Ma allora perché siamo di nuovo a Garlasco?
"È questa la domanda. Inquietante. La professionalità dei quattro magistrati coinvolti può rassicurare sulle ragioni, ma non riesco a capacitarmi di come si possa montare come panna un’inchiesta sempre più affollata, priva di direzione".
Si crea panico per vedere se qualcuno inciampa?
"Sì, una specie di strategia del terrore".
E Perugia?
"La scena dell’omicidio di Meredith non è compatibile con un solo soggetto. E Amanda Knox vi è collocata in maniera certa.

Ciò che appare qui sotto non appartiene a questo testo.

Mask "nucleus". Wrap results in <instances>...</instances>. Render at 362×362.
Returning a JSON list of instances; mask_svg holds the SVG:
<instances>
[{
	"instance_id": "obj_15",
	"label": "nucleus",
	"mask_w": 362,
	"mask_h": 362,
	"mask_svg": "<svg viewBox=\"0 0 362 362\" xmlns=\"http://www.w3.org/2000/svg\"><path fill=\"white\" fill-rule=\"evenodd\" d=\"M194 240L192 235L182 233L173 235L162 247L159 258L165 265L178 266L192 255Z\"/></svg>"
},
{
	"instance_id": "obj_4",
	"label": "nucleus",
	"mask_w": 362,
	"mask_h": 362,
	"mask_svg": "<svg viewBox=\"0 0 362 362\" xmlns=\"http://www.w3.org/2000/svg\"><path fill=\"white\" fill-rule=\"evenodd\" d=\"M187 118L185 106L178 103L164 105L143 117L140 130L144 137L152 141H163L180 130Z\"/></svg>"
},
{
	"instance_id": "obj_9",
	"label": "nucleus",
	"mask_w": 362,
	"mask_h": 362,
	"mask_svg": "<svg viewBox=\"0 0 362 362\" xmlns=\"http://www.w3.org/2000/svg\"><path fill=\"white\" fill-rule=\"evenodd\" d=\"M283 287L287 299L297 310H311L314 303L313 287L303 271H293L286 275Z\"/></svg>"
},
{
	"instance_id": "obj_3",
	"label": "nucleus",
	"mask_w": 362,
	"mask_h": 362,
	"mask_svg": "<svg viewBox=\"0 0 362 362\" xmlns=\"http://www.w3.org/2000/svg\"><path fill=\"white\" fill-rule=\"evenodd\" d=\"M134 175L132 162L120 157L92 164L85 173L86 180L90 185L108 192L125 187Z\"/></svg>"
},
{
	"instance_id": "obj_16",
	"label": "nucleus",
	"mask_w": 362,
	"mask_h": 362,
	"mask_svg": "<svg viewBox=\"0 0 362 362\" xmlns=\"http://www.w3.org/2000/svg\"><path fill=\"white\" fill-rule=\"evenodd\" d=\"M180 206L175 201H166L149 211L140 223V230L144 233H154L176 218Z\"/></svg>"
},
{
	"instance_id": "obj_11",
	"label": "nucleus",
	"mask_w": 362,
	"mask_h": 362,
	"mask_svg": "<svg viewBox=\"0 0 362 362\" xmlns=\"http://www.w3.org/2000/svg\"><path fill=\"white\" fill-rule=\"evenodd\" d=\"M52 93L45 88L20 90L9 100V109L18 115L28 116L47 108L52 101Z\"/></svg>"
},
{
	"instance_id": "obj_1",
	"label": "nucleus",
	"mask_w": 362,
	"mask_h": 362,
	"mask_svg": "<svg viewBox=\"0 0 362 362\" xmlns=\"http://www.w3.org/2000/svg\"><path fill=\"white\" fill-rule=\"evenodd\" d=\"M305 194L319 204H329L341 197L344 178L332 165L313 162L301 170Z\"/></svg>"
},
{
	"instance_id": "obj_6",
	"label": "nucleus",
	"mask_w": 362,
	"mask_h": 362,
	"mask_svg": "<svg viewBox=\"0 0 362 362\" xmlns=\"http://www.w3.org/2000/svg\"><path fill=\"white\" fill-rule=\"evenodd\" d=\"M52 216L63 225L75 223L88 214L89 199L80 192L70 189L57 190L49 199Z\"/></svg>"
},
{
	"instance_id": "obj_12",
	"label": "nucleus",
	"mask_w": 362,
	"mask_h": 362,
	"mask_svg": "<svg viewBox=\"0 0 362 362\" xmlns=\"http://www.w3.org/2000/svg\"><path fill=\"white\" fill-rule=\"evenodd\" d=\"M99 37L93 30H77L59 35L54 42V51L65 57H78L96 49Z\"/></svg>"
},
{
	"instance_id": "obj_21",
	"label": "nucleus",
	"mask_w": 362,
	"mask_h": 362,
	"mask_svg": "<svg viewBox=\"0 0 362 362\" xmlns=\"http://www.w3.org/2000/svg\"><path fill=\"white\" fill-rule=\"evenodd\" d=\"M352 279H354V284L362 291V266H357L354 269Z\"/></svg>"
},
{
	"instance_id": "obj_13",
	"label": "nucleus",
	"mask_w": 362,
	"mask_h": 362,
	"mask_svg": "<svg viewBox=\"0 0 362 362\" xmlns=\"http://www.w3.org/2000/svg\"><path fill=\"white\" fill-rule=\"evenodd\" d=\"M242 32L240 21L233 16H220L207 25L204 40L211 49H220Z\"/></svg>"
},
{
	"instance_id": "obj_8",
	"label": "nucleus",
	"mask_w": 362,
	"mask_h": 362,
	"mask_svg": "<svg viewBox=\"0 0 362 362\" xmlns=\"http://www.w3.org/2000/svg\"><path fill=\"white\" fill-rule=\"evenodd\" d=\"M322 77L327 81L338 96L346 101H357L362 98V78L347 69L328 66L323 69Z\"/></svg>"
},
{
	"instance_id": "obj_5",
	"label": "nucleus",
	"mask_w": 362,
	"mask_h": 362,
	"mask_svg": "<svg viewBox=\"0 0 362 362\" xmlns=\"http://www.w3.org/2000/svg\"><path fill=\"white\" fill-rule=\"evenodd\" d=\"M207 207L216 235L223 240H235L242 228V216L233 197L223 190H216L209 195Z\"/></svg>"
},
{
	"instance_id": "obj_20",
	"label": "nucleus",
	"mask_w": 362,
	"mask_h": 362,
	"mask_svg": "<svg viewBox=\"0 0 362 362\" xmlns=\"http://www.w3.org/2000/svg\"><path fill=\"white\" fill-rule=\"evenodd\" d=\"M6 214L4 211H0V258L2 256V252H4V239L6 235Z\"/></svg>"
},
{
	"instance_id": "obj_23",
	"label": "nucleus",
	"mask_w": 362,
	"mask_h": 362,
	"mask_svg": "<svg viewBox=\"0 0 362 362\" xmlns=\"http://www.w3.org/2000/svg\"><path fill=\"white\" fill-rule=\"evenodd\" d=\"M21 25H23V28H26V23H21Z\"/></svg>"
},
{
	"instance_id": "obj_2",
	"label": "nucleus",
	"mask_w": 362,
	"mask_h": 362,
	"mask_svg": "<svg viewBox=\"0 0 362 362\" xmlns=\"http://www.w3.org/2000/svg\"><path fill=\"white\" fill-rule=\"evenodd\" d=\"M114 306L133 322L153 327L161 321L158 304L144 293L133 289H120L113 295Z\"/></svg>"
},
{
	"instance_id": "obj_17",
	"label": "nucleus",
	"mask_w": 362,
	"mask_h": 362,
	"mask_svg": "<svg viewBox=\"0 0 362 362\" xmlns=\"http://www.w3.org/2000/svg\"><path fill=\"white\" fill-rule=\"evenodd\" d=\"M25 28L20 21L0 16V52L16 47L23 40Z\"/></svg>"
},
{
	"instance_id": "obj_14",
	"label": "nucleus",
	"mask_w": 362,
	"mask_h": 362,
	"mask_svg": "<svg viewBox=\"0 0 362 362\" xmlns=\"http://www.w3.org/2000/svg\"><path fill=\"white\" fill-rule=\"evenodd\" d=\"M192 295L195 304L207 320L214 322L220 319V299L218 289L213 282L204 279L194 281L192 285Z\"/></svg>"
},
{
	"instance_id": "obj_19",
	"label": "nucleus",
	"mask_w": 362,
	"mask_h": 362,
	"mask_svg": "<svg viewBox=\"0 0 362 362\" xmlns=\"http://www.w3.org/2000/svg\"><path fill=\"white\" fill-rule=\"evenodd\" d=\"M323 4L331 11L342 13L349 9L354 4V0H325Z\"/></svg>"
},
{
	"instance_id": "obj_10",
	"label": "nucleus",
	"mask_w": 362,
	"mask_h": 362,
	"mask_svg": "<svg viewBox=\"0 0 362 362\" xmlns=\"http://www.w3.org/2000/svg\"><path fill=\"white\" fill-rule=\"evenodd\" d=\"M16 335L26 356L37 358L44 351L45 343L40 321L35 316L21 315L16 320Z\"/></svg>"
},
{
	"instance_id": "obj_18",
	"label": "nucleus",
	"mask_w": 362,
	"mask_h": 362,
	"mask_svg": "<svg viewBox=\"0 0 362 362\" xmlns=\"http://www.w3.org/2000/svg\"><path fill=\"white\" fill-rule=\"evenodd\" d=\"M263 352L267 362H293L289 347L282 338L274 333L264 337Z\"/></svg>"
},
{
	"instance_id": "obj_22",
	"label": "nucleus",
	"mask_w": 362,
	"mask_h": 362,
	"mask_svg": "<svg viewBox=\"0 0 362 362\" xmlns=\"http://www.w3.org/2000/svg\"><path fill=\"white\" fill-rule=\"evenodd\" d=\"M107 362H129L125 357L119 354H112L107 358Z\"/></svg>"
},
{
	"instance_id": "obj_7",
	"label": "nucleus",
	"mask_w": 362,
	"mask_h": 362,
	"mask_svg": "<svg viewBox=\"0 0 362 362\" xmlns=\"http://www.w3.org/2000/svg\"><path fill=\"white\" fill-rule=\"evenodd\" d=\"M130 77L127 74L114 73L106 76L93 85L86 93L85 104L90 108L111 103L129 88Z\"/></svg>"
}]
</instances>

Sollecito pure anche se non è stato determinato in quale momento preciso. La stessa sentenza di Cassazione, che pare assolvere i due imputati, in realtà nel merito afferma il contrario. Rimane un delitto impunito, l’occasione per confrontarsi col pubblico su come distinguere le suggestioni dai fatti".
E lei riesce a proteggersi dai fatti?
"Cerco di entrare nei meccanismi mentali dei protagonisti, di comprenderne le dinamiche di ragionamento, gli elementi che innescano l’azione. Una parte di lavoro che necessita di grande lucidità ma che non possiede nulla di laboratoriale, non indosso guanti e camice".
Quindi si sporca.
"Per forza. E sei spinta anche a fare i conti con te stessa".
Che cosa prova per i colpevoli?
"Sono chiamata a uscire dalla dimensione del giudizio, a sospendere la morale. Mi immergo nel profondo e ne esco con nuove informazioni da condividere. È un faticosissimo sforzo emotivo. Ma in questo mi aiuta l’esperienza da psicologa, i tanti studi fatti sul tema del narcisismo maligno".